Tareas a realizar –
[a] Traduce al inglés esta oración del texto sobre el hogar monoparental: «Como concluye Demo (1988), a la hora de imponer disciplina y supervisar la conducta del hijo, estas madres suelen tener problemas.»
[b] Según el texto sobre el hogar monoparental, ¿quiénes tienen mayor probabilidad de riesgo de caer en la marginación al llegar a la adolescencia?

Texto de lectura –
########

Dentro de las distintas formas de estructura familiar, la que mayor relación guarda con la agresión, es el hogar monoparental. La mayor parte de las veces esta situación se produce por abandono o por divorcio, y el hogar suele estar al cargo de la mujer. Por lo general, las madres que viven solas tienen un exceso de trabajo, que deriva de ser cabeza de familia. Los horarios de trabajo suelen ser muy dilatados o extensos con lo que suele darse una ausencia de supervisión o control de los hijos (Hetherington, et al., 1993), que hace que la madre tenga problemas con la autoridad y la disciplina que, a su vez, va a tener repercusiones negativas para el niño. Los cuidados y atención prestados a sus hijos suelen ser muy bajos; su conducta es más hostil y más restrictiva, la comunicación y sensibilidad hacia el niño es menor que la que se da en otras madres que no se encuentran en estas circunstancias (Howes y Stewart, 1987). Como concluye Demo (1988), a la hora de imponer disciplina y supervisar la conducta del hijo, estas madres suelen tener problemas. Otras conductas infantiles que acrecentan su probabilidad, en familias compuestas monoparentales son la hiperactividad, aislamiento social y bajo rendimiento académico. Al llegar a la adolescencia existe la posibilidad de caer en la marginación, al implicarse en grupos donde el consumo de droga, la violencia y el vandalismo son la tónica general, siendo los chicos los que tienen mayor probabilidad de riesgo en comparación con las chicas (Hetherington y Parke, 1993).

########

Registros mostrados –
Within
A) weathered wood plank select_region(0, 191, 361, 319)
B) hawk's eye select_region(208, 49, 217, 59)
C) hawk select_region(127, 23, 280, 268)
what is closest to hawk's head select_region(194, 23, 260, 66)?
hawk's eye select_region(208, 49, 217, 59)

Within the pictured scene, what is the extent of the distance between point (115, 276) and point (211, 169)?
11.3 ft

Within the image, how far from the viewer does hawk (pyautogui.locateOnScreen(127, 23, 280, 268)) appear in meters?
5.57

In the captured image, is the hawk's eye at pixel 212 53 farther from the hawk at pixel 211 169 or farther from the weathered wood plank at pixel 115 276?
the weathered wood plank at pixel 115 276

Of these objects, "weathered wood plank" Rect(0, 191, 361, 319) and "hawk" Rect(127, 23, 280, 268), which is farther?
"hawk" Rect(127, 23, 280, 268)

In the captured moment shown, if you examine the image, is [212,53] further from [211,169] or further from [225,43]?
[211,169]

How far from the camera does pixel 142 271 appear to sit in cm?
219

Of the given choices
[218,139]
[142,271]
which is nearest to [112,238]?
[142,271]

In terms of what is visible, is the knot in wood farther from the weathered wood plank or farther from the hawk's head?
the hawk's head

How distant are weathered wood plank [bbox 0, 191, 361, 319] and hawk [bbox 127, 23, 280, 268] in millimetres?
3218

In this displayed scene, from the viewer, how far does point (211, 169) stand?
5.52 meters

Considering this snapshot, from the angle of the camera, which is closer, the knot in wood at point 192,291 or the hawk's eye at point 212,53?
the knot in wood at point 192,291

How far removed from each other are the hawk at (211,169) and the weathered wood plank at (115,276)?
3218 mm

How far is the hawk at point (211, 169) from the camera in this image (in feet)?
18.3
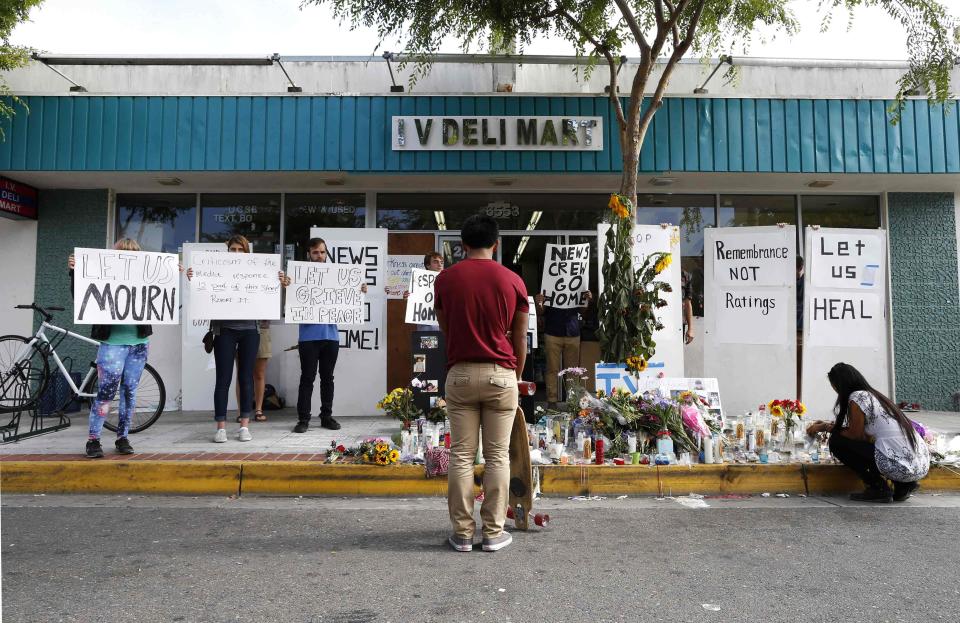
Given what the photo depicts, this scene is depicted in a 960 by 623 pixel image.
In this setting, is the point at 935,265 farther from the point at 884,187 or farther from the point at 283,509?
the point at 283,509

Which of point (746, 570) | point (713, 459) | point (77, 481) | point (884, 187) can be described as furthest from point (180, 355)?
point (884, 187)

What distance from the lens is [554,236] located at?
9.19m

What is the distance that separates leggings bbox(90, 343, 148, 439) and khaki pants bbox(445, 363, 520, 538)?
363 cm

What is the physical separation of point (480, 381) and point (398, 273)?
5.33 metres

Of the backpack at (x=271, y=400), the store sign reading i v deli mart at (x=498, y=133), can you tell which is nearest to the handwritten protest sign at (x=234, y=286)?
the backpack at (x=271, y=400)

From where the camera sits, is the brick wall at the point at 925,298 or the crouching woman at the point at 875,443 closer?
the crouching woman at the point at 875,443

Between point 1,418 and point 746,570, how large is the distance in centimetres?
880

########

Resultados del ejercicio –
[a] As Demo (1988) concludes, when it comes to imposing discipline and supervising the child's behavior, these mothers tend to have problems.

[b] Los chicos, en comparación con las chicas.